TASK LIST =
1. Do the statements below agree with the excerpt on the music video? For each, answer yes or no and quote the deciding words. (a) The video was shot in Los Angeles. (b) Mat Whitecross directed the video. (c) The graffiti on the backdrops was painted by the video's director.
2. Extend the excerpt on the music video, picking up after its final sentence.

EXCERPT TO READ =
################

The video was released to the public on 28 June 2011. It shows the band playing across various backdrops sprayed with colourful graffiti painted by the band's artist "Paris". The video was shot between 14 and 15 June 2011 at Millennium Mills in east London, close to London City Airport, but begins with a shot of the Downtown Los Angeles skyline. The music video, which features the band, uses a stop motion technique and was directed by Mat Whitecross, who has worked with the band since 1999 and was responsible for the videos for "Lovers in Japan" and "Christmas Lights", among others. The video was edited by Nick Allix of The Whitehouse Post based in London Soho.

################

SOURCE DATA =

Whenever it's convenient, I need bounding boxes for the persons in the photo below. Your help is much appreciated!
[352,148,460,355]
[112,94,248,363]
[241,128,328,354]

################

PER-TASK OUTPUTS =
1.
(a) No: "The video was shot between 14 and 15 June 2011 at Millennium Mills in east London"
(b) Yes: "was directed by Mat Whitecross"
(c) No: "colourful graffiti painted by the band's artist "Paris""

2.
The video received positive reviews by critics who noted its colourful visual. Rolling Stone said: "The vibrant, colorful clip is well-suited to the song, which has a shaky, excited energy and the sort of optimistic, romantic lyrics that have made Coldplay one of the world's most crowd-pleasing rock bands". The New York Post wrote "the clip proves that the boys are just as interested in pushing boundaries with their videos as they are with their music."

== Covers and remixes ==

Swedish singer Robyn covered the song in July 2011. Swedish House Mafia played their remix during many of their shows during 2011 and 2012; the remix was well received by most critics and fans. It was included on the Swedish House Mafia's album, Until Now, with the artist's name listed as 'Coldplay vs. Swedish House Mafia' with the title as in the original, rather than putting on a remix credit. The song has also been remixed by Swedish DJ Avicii.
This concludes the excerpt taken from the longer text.